SUKABUMIUPDATE.COM - Banner berisikan promosi menonton pentas lumba-lumba pada 25 Desember 2016 sampai 8 Januari 2017, menuai kecaman dari sejumlah kalangan masyarakat. Pasalnya, banner promosi pentas lumba-lumba yang bakal dihelat di Lapang Merdeka, Kota Sukabumi itu dipasang menggunakan paku yang ditancapkan ke pepohonan.
Pantauan sukabumiupdate.com di lapangan, Sabtu (3/12), banner promosi itu banyak terlihat terpampang di sepanjang Jalan Karangtengah, Desa Karangtengah, Kecamatan Cibadak, dan Jalan Palabuhan, tepatnya di Jalan Gunungkarang, Desa Sekarwangi, Kecamatan Cibadak. Hampir semua banner tersebut menempel di pohon menggunakan paku.
"Ini jelas sudah merusak lingkungan. Seharusnya, pihak panitia pentas lumba-lumba tidak menggunakan pepohonan untuk promosi. Kami kecewa dengan sikap seenaknya ini," cetus aktivis lingkungan, Bambang Rudianto kepada sukabumiupdate.com.

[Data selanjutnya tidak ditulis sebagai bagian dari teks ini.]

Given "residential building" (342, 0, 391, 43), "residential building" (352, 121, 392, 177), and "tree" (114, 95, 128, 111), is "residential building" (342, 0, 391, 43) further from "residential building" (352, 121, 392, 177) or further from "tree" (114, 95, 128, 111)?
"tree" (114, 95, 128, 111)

Selain merusak pepohonan, lanjut Bambang, pemasangan banner ini juga telah merusak estetika tata perkotaan. Ia berharap, Pemerintah Kabupaten Sukabumi melalui Satuan Polisi Pamong Praja menertibkan banner yang dinilai illegal itu.
"Ini harus segera ditertibkan. Kalau dibiarkan bisa rusak tata perkotaan dan lingkungan," tandasnya.